Never before have we seen a vulnerable Donald Trump. On Thursday night, when he gave a stirring tick-tock about nearly losing his life, we saw that.
“I will tell you exactly what happened,” he said, “and you will never hear it from me again, because it is really too painful to tell.”
He talked about the beautiful weather that day, the palpable joy of the crowd, feeding off their energy until he felt a whooshing motion and realized he had been shot.
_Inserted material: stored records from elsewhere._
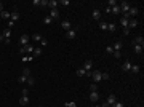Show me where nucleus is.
<instances>
[{
	"mask_svg": "<svg viewBox=\"0 0 144 107\" xmlns=\"http://www.w3.org/2000/svg\"><path fill=\"white\" fill-rule=\"evenodd\" d=\"M119 8H120V13H123V15H126V13L130 11V8H131V5H130L128 2H122L119 5Z\"/></svg>",
	"mask_w": 144,
	"mask_h": 107,
	"instance_id": "obj_1",
	"label": "nucleus"
},
{
	"mask_svg": "<svg viewBox=\"0 0 144 107\" xmlns=\"http://www.w3.org/2000/svg\"><path fill=\"white\" fill-rule=\"evenodd\" d=\"M91 78H93V82L95 83H99L102 80V72H99V71H93L91 72Z\"/></svg>",
	"mask_w": 144,
	"mask_h": 107,
	"instance_id": "obj_2",
	"label": "nucleus"
},
{
	"mask_svg": "<svg viewBox=\"0 0 144 107\" xmlns=\"http://www.w3.org/2000/svg\"><path fill=\"white\" fill-rule=\"evenodd\" d=\"M19 45H21V46L29 45V35H27V34H23L21 37H19Z\"/></svg>",
	"mask_w": 144,
	"mask_h": 107,
	"instance_id": "obj_3",
	"label": "nucleus"
},
{
	"mask_svg": "<svg viewBox=\"0 0 144 107\" xmlns=\"http://www.w3.org/2000/svg\"><path fill=\"white\" fill-rule=\"evenodd\" d=\"M130 19H131V18H130L128 15H123V18H120V24H122L123 29L128 27V21H130Z\"/></svg>",
	"mask_w": 144,
	"mask_h": 107,
	"instance_id": "obj_4",
	"label": "nucleus"
},
{
	"mask_svg": "<svg viewBox=\"0 0 144 107\" xmlns=\"http://www.w3.org/2000/svg\"><path fill=\"white\" fill-rule=\"evenodd\" d=\"M61 27L64 29V31H71L72 29V24H71V21H67V19H64V21H61Z\"/></svg>",
	"mask_w": 144,
	"mask_h": 107,
	"instance_id": "obj_5",
	"label": "nucleus"
},
{
	"mask_svg": "<svg viewBox=\"0 0 144 107\" xmlns=\"http://www.w3.org/2000/svg\"><path fill=\"white\" fill-rule=\"evenodd\" d=\"M66 37L69 40H74L75 37H77V29H71V31H67L66 32Z\"/></svg>",
	"mask_w": 144,
	"mask_h": 107,
	"instance_id": "obj_6",
	"label": "nucleus"
},
{
	"mask_svg": "<svg viewBox=\"0 0 144 107\" xmlns=\"http://www.w3.org/2000/svg\"><path fill=\"white\" fill-rule=\"evenodd\" d=\"M91 67H93V62H91L90 59H87V61L83 62V67H82V69L87 71V72H91Z\"/></svg>",
	"mask_w": 144,
	"mask_h": 107,
	"instance_id": "obj_7",
	"label": "nucleus"
},
{
	"mask_svg": "<svg viewBox=\"0 0 144 107\" xmlns=\"http://www.w3.org/2000/svg\"><path fill=\"white\" fill-rule=\"evenodd\" d=\"M91 18H93L95 21H99V19H101V11H99L98 8H95L93 13H91Z\"/></svg>",
	"mask_w": 144,
	"mask_h": 107,
	"instance_id": "obj_8",
	"label": "nucleus"
},
{
	"mask_svg": "<svg viewBox=\"0 0 144 107\" xmlns=\"http://www.w3.org/2000/svg\"><path fill=\"white\" fill-rule=\"evenodd\" d=\"M19 19V13L16 11V10H13L11 11V15H10V21H13V22H16Z\"/></svg>",
	"mask_w": 144,
	"mask_h": 107,
	"instance_id": "obj_9",
	"label": "nucleus"
},
{
	"mask_svg": "<svg viewBox=\"0 0 144 107\" xmlns=\"http://www.w3.org/2000/svg\"><path fill=\"white\" fill-rule=\"evenodd\" d=\"M122 71L123 72H130V71H131V62H130V61H125L122 64Z\"/></svg>",
	"mask_w": 144,
	"mask_h": 107,
	"instance_id": "obj_10",
	"label": "nucleus"
},
{
	"mask_svg": "<svg viewBox=\"0 0 144 107\" xmlns=\"http://www.w3.org/2000/svg\"><path fill=\"white\" fill-rule=\"evenodd\" d=\"M48 16H50V18L53 19V21H54V19H59V11H58V8H56V10H51Z\"/></svg>",
	"mask_w": 144,
	"mask_h": 107,
	"instance_id": "obj_11",
	"label": "nucleus"
},
{
	"mask_svg": "<svg viewBox=\"0 0 144 107\" xmlns=\"http://www.w3.org/2000/svg\"><path fill=\"white\" fill-rule=\"evenodd\" d=\"M135 27H138V19L131 18V19L128 21V29H135Z\"/></svg>",
	"mask_w": 144,
	"mask_h": 107,
	"instance_id": "obj_12",
	"label": "nucleus"
},
{
	"mask_svg": "<svg viewBox=\"0 0 144 107\" xmlns=\"http://www.w3.org/2000/svg\"><path fill=\"white\" fill-rule=\"evenodd\" d=\"M98 99H99L98 91H90V101H91V102H96Z\"/></svg>",
	"mask_w": 144,
	"mask_h": 107,
	"instance_id": "obj_13",
	"label": "nucleus"
},
{
	"mask_svg": "<svg viewBox=\"0 0 144 107\" xmlns=\"http://www.w3.org/2000/svg\"><path fill=\"white\" fill-rule=\"evenodd\" d=\"M126 15H128L130 18H135V16L138 15V8H136V6H131V8H130V11L126 13Z\"/></svg>",
	"mask_w": 144,
	"mask_h": 107,
	"instance_id": "obj_14",
	"label": "nucleus"
},
{
	"mask_svg": "<svg viewBox=\"0 0 144 107\" xmlns=\"http://www.w3.org/2000/svg\"><path fill=\"white\" fill-rule=\"evenodd\" d=\"M42 53H43V50H42V46H37L35 50H34V53H32V56L34 58H39V56H42Z\"/></svg>",
	"mask_w": 144,
	"mask_h": 107,
	"instance_id": "obj_15",
	"label": "nucleus"
},
{
	"mask_svg": "<svg viewBox=\"0 0 144 107\" xmlns=\"http://www.w3.org/2000/svg\"><path fill=\"white\" fill-rule=\"evenodd\" d=\"M58 5H59V2H58V0H48V6H50L51 10H56Z\"/></svg>",
	"mask_w": 144,
	"mask_h": 107,
	"instance_id": "obj_16",
	"label": "nucleus"
},
{
	"mask_svg": "<svg viewBox=\"0 0 144 107\" xmlns=\"http://www.w3.org/2000/svg\"><path fill=\"white\" fill-rule=\"evenodd\" d=\"M115 101H117V98H115V94H109V96H107V101H106V102H107V104H109V107H111V106L114 104Z\"/></svg>",
	"mask_w": 144,
	"mask_h": 107,
	"instance_id": "obj_17",
	"label": "nucleus"
},
{
	"mask_svg": "<svg viewBox=\"0 0 144 107\" xmlns=\"http://www.w3.org/2000/svg\"><path fill=\"white\" fill-rule=\"evenodd\" d=\"M24 50H26V53L32 54V53H34V50H35V46H34L32 43H29V45H26V46H24Z\"/></svg>",
	"mask_w": 144,
	"mask_h": 107,
	"instance_id": "obj_18",
	"label": "nucleus"
},
{
	"mask_svg": "<svg viewBox=\"0 0 144 107\" xmlns=\"http://www.w3.org/2000/svg\"><path fill=\"white\" fill-rule=\"evenodd\" d=\"M19 104L27 107V104H29V96H21V99H19Z\"/></svg>",
	"mask_w": 144,
	"mask_h": 107,
	"instance_id": "obj_19",
	"label": "nucleus"
},
{
	"mask_svg": "<svg viewBox=\"0 0 144 107\" xmlns=\"http://www.w3.org/2000/svg\"><path fill=\"white\" fill-rule=\"evenodd\" d=\"M2 35L5 37V40H10V35H11V29H3V32H2Z\"/></svg>",
	"mask_w": 144,
	"mask_h": 107,
	"instance_id": "obj_20",
	"label": "nucleus"
},
{
	"mask_svg": "<svg viewBox=\"0 0 144 107\" xmlns=\"http://www.w3.org/2000/svg\"><path fill=\"white\" fill-rule=\"evenodd\" d=\"M112 48H114V51H122V48H123V43H122V42H115Z\"/></svg>",
	"mask_w": 144,
	"mask_h": 107,
	"instance_id": "obj_21",
	"label": "nucleus"
},
{
	"mask_svg": "<svg viewBox=\"0 0 144 107\" xmlns=\"http://www.w3.org/2000/svg\"><path fill=\"white\" fill-rule=\"evenodd\" d=\"M135 45H141V46H144V38H143L141 35H138V37L135 38Z\"/></svg>",
	"mask_w": 144,
	"mask_h": 107,
	"instance_id": "obj_22",
	"label": "nucleus"
},
{
	"mask_svg": "<svg viewBox=\"0 0 144 107\" xmlns=\"http://www.w3.org/2000/svg\"><path fill=\"white\" fill-rule=\"evenodd\" d=\"M10 15H11L10 11H5V10H3V11L0 13V18H2V19H8V21H10Z\"/></svg>",
	"mask_w": 144,
	"mask_h": 107,
	"instance_id": "obj_23",
	"label": "nucleus"
},
{
	"mask_svg": "<svg viewBox=\"0 0 144 107\" xmlns=\"http://www.w3.org/2000/svg\"><path fill=\"white\" fill-rule=\"evenodd\" d=\"M139 71H141V67H139L138 64H131V71H130V72H133V73H139Z\"/></svg>",
	"mask_w": 144,
	"mask_h": 107,
	"instance_id": "obj_24",
	"label": "nucleus"
},
{
	"mask_svg": "<svg viewBox=\"0 0 144 107\" xmlns=\"http://www.w3.org/2000/svg\"><path fill=\"white\" fill-rule=\"evenodd\" d=\"M42 38H43V37L40 35V34H34L32 35V40H34V42H39L40 43V42H42Z\"/></svg>",
	"mask_w": 144,
	"mask_h": 107,
	"instance_id": "obj_25",
	"label": "nucleus"
},
{
	"mask_svg": "<svg viewBox=\"0 0 144 107\" xmlns=\"http://www.w3.org/2000/svg\"><path fill=\"white\" fill-rule=\"evenodd\" d=\"M77 77H87V71H83V69H77Z\"/></svg>",
	"mask_w": 144,
	"mask_h": 107,
	"instance_id": "obj_26",
	"label": "nucleus"
},
{
	"mask_svg": "<svg viewBox=\"0 0 144 107\" xmlns=\"http://www.w3.org/2000/svg\"><path fill=\"white\" fill-rule=\"evenodd\" d=\"M143 48H144V46H141V45H135V53H136V54H141Z\"/></svg>",
	"mask_w": 144,
	"mask_h": 107,
	"instance_id": "obj_27",
	"label": "nucleus"
},
{
	"mask_svg": "<svg viewBox=\"0 0 144 107\" xmlns=\"http://www.w3.org/2000/svg\"><path fill=\"white\" fill-rule=\"evenodd\" d=\"M26 83H27V85H29V86H32V85H34V83H35V80H34V77H32V75H30V77H27V80H26Z\"/></svg>",
	"mask_w": 144,
	"mask_h": 107,
	"instance_id": "obj_28",
	"label": "nucleus"
},
{
	"mask_svg": "<svg viewBox=\"0 0 144 107\" xmlns=\"http://www.w3.org/2000/svg\"><path fill=\"white\" fill-rule=\"evenodd\" d=\"M51 22H53V19L50 18V16H45V18H43V24H47V26H50Z\"/></svg>",
	"mask_w": 144,
	"mask_h": 107,
	"instance_id": "obj_29",
	"label": "nucleus"
},
{
	"mask_svg": "<svg viewBox=\"0 0 144 107\" xmlns=\"http://www.w3.org/2000/svg\"><path fill=\"white\" fill-rule=\"evenodd\" d=\"M111 13H114V15H119V13H120V8H119V5L112 6V8H111Z\"/></svg>",
	"mask_w": 144,
	"mask_h": 107,
	"instance_id": "obj_30",
	"label": "nucleus"
},
{
	"mask_svg": "<svg viewBox=\"0 0 144 107\" xmlns=\"http://www.w3.org/2000/svg\"><path fill=\"white\" fill-rule=\"evenodd\" d=\"M106 5L109 6V8H112V6H115V5H119L117 2H115V0H107V3H106Z\"/></svg>",
	"mask_w": 144,
	"mask_h": 107,
	"instance_id": "obj_31",
	"label": "nucleus"
},
{
	"mask_svg": "<svg viewBox=\"0 0 144 107\" xmlns=\"http://www.w3.org/2000/svg\"><path fill=\"white\" fill-rule=\"evenodd\" d=\"M111 107H125V106H123V102H122V101H115Z\"/></svg>",
	"mask_w": 144,
	"mask_h": 107,
	"instance_id": "obj_32",
	"label": "nucleus"
},
{
	"mask_svg": "<svg viewBox=\"0 0 144 107\" xmlns=\"http://www.w3.org/2000/svg\"><path fill=\"white\" fill-rule=\"evenodd\" d=\"M112 56H114L115 59H120V58H122V51H114V53H112Z\"/></svg>",
	"mask_w": 144,
	"mask_h": 107,
	"instance_id": "obj_33",
	"label": "nucleus"
},
{
	"mask_svg": "<svg viewBox=\"0 0 144 107\" xmlns=\"http://www.w3.org/2000/svg\"><path fill=\"white\" fill-rule=\"evenodd\" d=\"M90 91H98V83H91V85H90Z\"/></svg>",
	"mask_w": 144,
	"mask_h": 107,
	"instance_id": "obj_34",
	"label": "nucleus"
},
{
	"mask_svg": "<svg viewBox=\"0 0 144 107\" xmlns=\"http://www.w3.org/2000/svg\"><path fill=\"white\" fill-rule=\"evenodd\" d=\"M21 75H24V77H30V71L29 69H23V73Z\"/></svg>",
	"mask_w": 144,
	"mask_h": 107,
	"instance_id": "obj_35",
	"label": "nucleus"
},
{
	"mask_svg": "<svg viewBox=\"0 0 144 107\" xmlns=\"http://www.w3.org/2000/svg\"><path fill=\"white\" fill-rule=\"evenodd\" d=\"M99 27L102 29V31H106V29H107V22H104V21H101L99 22Z\"/></svg>",
	"mask_w": 144,
	"mask_h": 107,
	"instance_id": "obj_36",
	"label": "nucleus"
},
{
	"mask_svg": "<svg viewBox=\"0 0 144 107\" xmlns=\"http://www.w3.org/2000/svg\"><path fill=\"white\" fill-rule=\"evenodd\" d=\"M106 53H107V54H112V53H114V48H112L111 45H109V46H106Z\"/></svg>",
	"mask_w": 144,
	"mask_h": 107,
	"instance_id": "obj_37",
	"label": "nucleus"
},
{
	"mask_svg": "<svg viewBox=\"0 0 144 107\" xmlns=\"http://www.w3.org/2000/svg\"><path fill=\"white\" fill-rule=\"evenodd\" d=\"M47 45H48V40H47V38H42V42H40V46H42V48H45Z\"/></svg>",
	"mask_w": 144,
	"mask_h": 107,
	"instance_id": "obj_38",
	"label": "nucleus"
},
{
	"mask_svg": "<svg viewBox=\"0 0 144 107\" xmlns=\"http://www.w3.org/2000/svg\"><path fill=\"white\" fill-rule=\"evenodd\" d=\"M26 80H27V77H24V75H19L18 82H19V83H26Z\"/></svg>",
	"mask_w": 144,
	"mask_h": 107,
	"instance_id": "obj_39",
	"label": "nucleus"
},
{
	"mask_svg": "<svg viewBox=\"0 0 144 107\" xmlns=\"http://www.w3.org/2000/svg\"><path fill=\"white\" fill-rule=\"evenodd\" d=\"M0 42H2V43H11V40H5V37L0 34Z\"/></svg>",
	"mask_w": 144,
	"mask_h": 107,
	"instance_id": "obj_40",
	"label": "nucleus"
},
{
	"mask_svg": "<svg viewBox=\"0 0 144 107\" xmlns=\"http://www.w3.org/2000/svg\"><path fill=\"white\" fill-rule=\"evenodd\" d=\"M107 31H115V24H112V22H111V24H107Z\"/></svg>",
	"mask_w": 144,
	"mask_h": 107,
	"instance_id": "obj_41",
	"label": "nucleus"
},
{
	"mask_svg": "<svg viewBox=\"0 0 144 107\" xmlns=\"http://www.w3.org/2000/svg\"><path fill=\"white\" fill-rule=\"evenodd\" d=\"M59 5H64V6H67V5H71V2H69V0H61V2H59Z\"/></svg>",
	"mask_w": 144,
	"mask_h": 107,
	"instance_id": "obj_42",
	"label": "nucleus"
},
{
	"mask_svg": "<svg viewBox=\"0 0 144 107\" xmlns=\"http://www.w3.org/2000/svg\"><path fill=\"white\" fill-rule=\"evenodd\" d=\"M64 107H77V104H75V102H66Z\"/></svg>",
	"mask_w": 144,
	"mask_h": 107,
	"instance_id": "obj_43",
	"label": "nucleus"
},
{
	"mask_svg": "<svg viewBox=\"0 0 144 107\" xmlns=\"http://www.w3.org/2000/svg\"><path fill=\"white\" fill-rule=\"evenodd\" d=\"M32 59H34V56H24V58H23V61L26 62V61H32Z\"/></svg>",
	"mask_w": 144,
	"mask_h": 107,
	"instance_id": "obj_44",
	"label": "nucleus"
},
{
	"mask_svg": "<svg viewBox=\"0 0 144 107\" xmlns=\"http://www.w3.org/2000/svg\"><path fill=\"white\" fill-rule=\"evenodd\" d=\"M48 5V0H40V6H47Z\"/></svg>",
	"mask_w": 144,
	"mask_h": 107,
	"instance_id": "obj_45",
	"label": "nucleus"
},
{
	"mask_svg": "<svg viewBox=\"0 0 144 107\" xmlns=\"http://www.w3.org/2000/svg\"><path fill=\"white\" fill-rule=\"evenodd\" d=\"M32 5H35V6H40V0H34V2H32Z\"/></svg>",
	"mask_w": 144,
	"mask_h": 107,
	"instance_id": "obj_46",
	"label": "nucleus"
},
{
	"mask_svg": "<svg viewBox=\"0 0 144 107\" xmlns=\"http://www.w3.org/2000/svg\"><path fill=\"white\" fill-rule=\"evenodd\" d=\"M27 94H29V89L24 88V89H23V96H27Z\"/></svg>",
	"mask_w": 144,
	"mask_h": 107,
	"instance_id": "obj_47",
	"label": "nucleus"
},
{
	"mask_svg": "<svg viewBox=\"0 0 144 107\" xmlns=\"http://www.w3.org/2000/svg\"><path fill=\"white\" fill-rule=\"evenodd\" d=\"M128 34H130V29H128V27L123 29V35H128Z\"/></svg>",
	"mask_w": 144,
	"mask_h": 107,
	"instance_id": "obj_48",
	"label": "nucleus"
},
{
	"mask_svg": "<svg viewBox=\"0 0 144 107\" xmlns=\"http://www.w3.org/2000/svg\"><path fill=\"white\" fill-rule=\"evenodd\" d=\"M107 78H109V73L104 72V73H102V80H107Z\"/></svg>",
	"mask_w": 144,
	"mask_h": 107,
	"instance_id": "obj_49",
	"label": "nucleus"
},
{
	"mask_svg": "<svg viewBox=\"0 0 144 107\" xmlns=\"http://www.w3.org/2000/svg\"><path fill=\"white\" fill-rule=\"evenodd\" d=\"M13 26H15V22H13V21H8V29H11Z\"/></svg>",
	"mask_w": 144,
	"mask_h": 107,
	"instance_id": "obj_50",
	"label": "nucleus"
},
{
	"mask_svg": "<svg viewBox=\"0 0 144 107\" xmlns=\"http://www.w3.org/2000/svg\"><path fill=\"white\" fill-rule=\"evenodd\" d=\"M2 11H3V3L0 2V13H2Z\"/></svg>",
	"mask_w": 144,
	"mask_h": 107,
	"instance_id": "obj_51",
	"label": "nucleus"
},
{
	"mask_svg": "<svg viewBox=\"0 0 144 107\" xmlns=\"http://www.w3.org/2000/svg\"><path fill=\"white\" fill-rule=\"evenodd\" d=\"M101 107H109V104H107V102H102V106Z\"/></svg>",
	"mask_w": 144,
	"mask_h": 107,
	"instance_id": "obj_52",
	"label": "nucleus"
},
{
	"mask_svg": "<svg viewBox=\"0 0 144 107\" xmlns=\"http://www.w3.org/2000/svg\"><path fill=\"white\" fill-rule=\"evenodd\" d=\"M95 107H101V106H95Z\"/></svg>",
	"mask_w": 144,
	"mask_h": 107,
	"instance_id": "obj_53",
	"label": "nucleus"
},
{
	"mask_svg": "<svg viewBox=\"0 0 144 107\" xmlns=\"http://www.w3.org/2000/svg\"><path fill=\"white\" fill-rule=\"evenodd\" d=\"M0 19H2V18H0Z\"/></svg>",
	"mask_w": 144,
	"mask_h": 107,
	"instance_id": "obj_54",
	"label": "nucleus"
},
{
	"mask_svg": "<svg viewBox=\"0 0 144 107\" xmlns=\"http://www.w3.org/2000/svg\"><path fill=\"white\" fill-rule=\"evenodd\" d=\"M39 107H40V106H39Z\"/></svg>",
	"mask_w": 144,
	"mask_h": 107,
	"instance_id": "obj_55",
	"label": "nucleus"
}]
</instances>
He talked about luck, fate, God—whatever you want to call it.
“If I hadn’t moved my head at that very last moment,” Trump said, “the assassin’s bullet would have hit its target and I wouldn’t be here tonight… I shouldn’t be here at all.”
The crowd erupted in anger, chanting, “Yes, you are!”
Never before have we seen a vulnerable Donald Trump. On Thursday night, when he gave a stirring tick-tock about nearly losing his life, we saw that.
Contrast that genuine, spontaneous support with the fear within the party about Joe Biden, who has reportedly been told by everyone from Chuck Schumer to Nancy Pelosi to Barack Obama himself that it’s time to go, here’s the door. You don’t belong here anymore, Joe, leading this party or this ticket.
And yet – he keeps going!
The Republicans now have a real political martyr, someone whose character development has taken a very unexpected turn.
Trump has suppressed his worst impulses and made this shooting not about himself, but about his followers and, to borrow a cynical phrase from Joe Biden, about the soul of America.
The other party now has a legitimate debt, whose ego, vanity and delusions of grandeur are more important than duties to the party or the country.
What a plot twist. What a week. And we’re not at the end yet — only at the beginning of this thrilling, dangerous, and wildly unpredictable ride.